Lazy collection oddities

  |   |  9 minutes  |  1816 words
Lazy collection oddities
Image from Pol Dellaiera

A year ago, I started to write a lazy collection library for PHP.

I haven’t written a specific article about it despite the fact that I would have wanted to, mostly by lack of time.

Almost a year ago and 318 commits later, I published the release 2.0.0 last week.

It all started a year ago, when I came across a pull request made against the Laravel framework.

Writing a lazy collection library was something that I had in mind, and that pull request has revived my motivation to write one. After understanding what was happening in that pull request, I started to write my own library.

There were already some collection libraries in PHP, but I wanted to do something more complete, fully tested and typed, with a good documentation.

I did countless iterations because I was not happy of the result and I felt that I could improve and optimize things.

Writing such library also put me on the path of functional programming even more, and I also lost quite a lot of time learning new things from that amazing field.

So far, writing this package has been my greatest source of personal learning in the programming world. It opened my eyes to a lot of things that I had no idea before.

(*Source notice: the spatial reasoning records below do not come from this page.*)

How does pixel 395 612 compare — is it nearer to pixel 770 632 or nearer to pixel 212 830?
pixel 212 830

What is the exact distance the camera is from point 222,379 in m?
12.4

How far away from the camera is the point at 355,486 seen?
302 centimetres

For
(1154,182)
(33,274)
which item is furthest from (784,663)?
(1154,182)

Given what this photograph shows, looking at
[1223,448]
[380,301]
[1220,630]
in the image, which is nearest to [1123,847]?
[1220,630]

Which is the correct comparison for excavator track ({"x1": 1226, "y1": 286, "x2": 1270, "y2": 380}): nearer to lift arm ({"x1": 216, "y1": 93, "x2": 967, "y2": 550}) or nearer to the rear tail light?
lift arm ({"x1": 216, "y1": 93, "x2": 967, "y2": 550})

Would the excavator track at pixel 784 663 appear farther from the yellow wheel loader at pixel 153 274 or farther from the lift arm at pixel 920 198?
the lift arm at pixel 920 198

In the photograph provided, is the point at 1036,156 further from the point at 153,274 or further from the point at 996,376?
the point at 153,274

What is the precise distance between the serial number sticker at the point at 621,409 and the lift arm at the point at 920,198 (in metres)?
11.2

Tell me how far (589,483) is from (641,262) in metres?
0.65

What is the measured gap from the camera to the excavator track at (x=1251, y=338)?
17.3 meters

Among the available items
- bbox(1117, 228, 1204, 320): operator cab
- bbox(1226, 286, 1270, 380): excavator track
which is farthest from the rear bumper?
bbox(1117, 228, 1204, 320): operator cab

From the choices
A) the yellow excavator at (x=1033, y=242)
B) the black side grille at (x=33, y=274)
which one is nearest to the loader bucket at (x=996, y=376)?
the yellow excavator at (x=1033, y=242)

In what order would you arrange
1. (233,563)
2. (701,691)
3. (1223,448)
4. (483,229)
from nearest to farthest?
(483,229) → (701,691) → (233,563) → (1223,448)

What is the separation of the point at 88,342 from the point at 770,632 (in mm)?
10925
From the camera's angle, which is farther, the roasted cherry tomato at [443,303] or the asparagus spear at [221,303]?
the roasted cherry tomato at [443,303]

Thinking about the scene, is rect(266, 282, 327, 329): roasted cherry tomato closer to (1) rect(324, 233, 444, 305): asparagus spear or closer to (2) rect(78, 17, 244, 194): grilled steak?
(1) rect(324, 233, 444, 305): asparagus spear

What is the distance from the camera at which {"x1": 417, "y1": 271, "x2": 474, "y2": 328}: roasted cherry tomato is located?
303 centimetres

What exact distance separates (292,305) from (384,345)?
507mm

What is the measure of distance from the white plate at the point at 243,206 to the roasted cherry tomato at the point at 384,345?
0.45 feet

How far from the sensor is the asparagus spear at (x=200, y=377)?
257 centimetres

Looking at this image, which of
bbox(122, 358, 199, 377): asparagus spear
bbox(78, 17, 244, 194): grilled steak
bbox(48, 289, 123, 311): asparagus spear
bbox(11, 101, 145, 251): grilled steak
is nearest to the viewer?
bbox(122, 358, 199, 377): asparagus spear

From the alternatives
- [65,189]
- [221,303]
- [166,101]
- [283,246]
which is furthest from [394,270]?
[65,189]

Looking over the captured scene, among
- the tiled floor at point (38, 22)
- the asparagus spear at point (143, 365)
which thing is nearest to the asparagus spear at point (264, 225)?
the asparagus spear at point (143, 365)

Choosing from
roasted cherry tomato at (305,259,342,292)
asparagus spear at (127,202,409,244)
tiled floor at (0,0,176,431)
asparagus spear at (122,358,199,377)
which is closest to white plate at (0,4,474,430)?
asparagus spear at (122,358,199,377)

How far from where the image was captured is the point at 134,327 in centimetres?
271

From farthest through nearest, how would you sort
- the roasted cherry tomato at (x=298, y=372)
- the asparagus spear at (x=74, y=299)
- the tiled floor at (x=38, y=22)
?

I suggest to the readers to also read this post from Joseph Silber, the author of the Laravel pull request, it’s a great and probably the best article about lazy collections.

This post is not about how to use my library, but merely about the oddities that I wasn’t expecting to find while coding it.

I have summarized here only a few, there are more, but these are the 3 that I recall the most.

Oddity #1

There are some question on StackOverflow on how to “dedup” (deduplicate) an array. Basically it means: “How to remove duplicated values from an array”.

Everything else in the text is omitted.